What is required: Output each of the records below word for word, leaving the pictures out of the output.

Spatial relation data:
______________________________

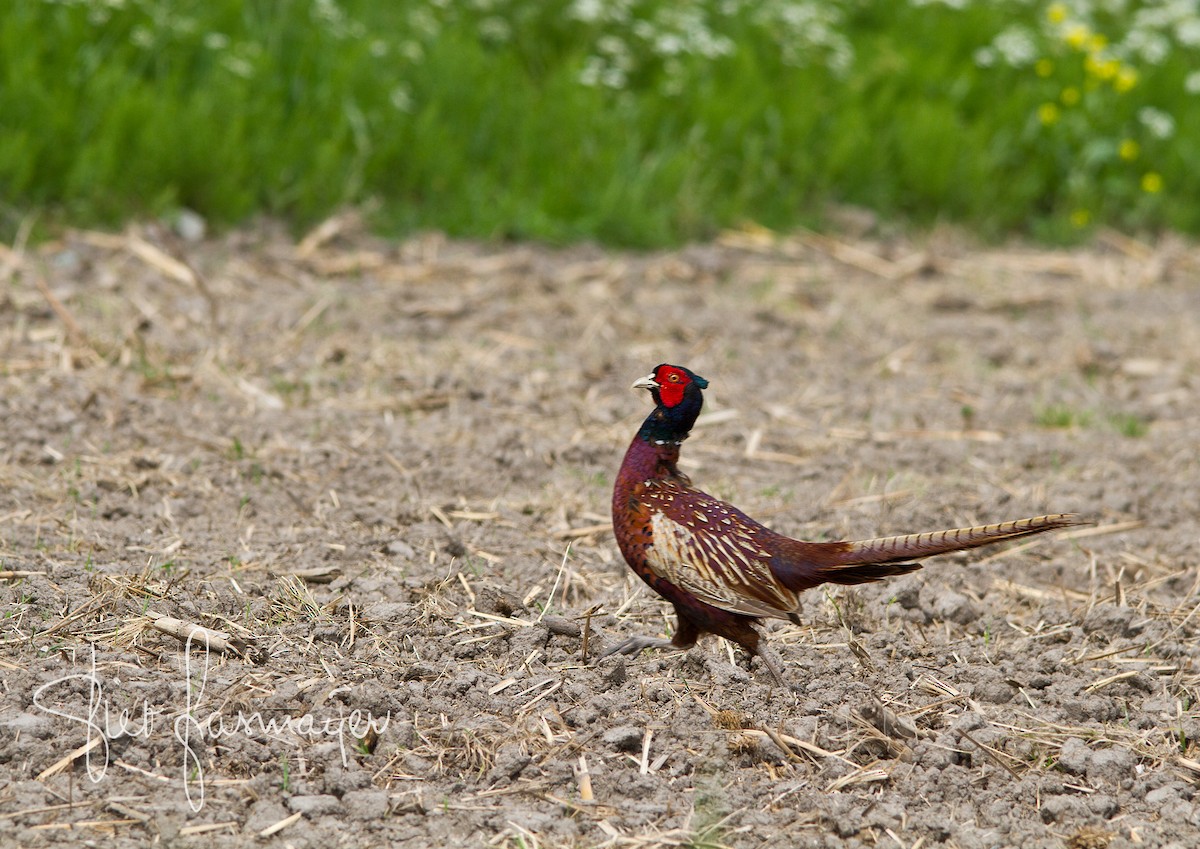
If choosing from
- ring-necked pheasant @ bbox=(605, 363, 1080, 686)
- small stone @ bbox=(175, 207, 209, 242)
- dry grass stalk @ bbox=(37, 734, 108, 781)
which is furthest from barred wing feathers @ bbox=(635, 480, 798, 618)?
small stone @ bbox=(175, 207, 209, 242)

______________________________

Reply to the task:
If choosing from
- ring-necked pheasant @ bbox=(605, 363, 1080, 686)
- small stone @ bbox=(175, 207, 209, 242)
- dry grass stalk @ bbox=(37, 734, 108, 781)
which is furthest from barred wing feathers @ bbox=(635, 480, 798, 618)?
small stone @ bbox=(175, 207, 209, 242)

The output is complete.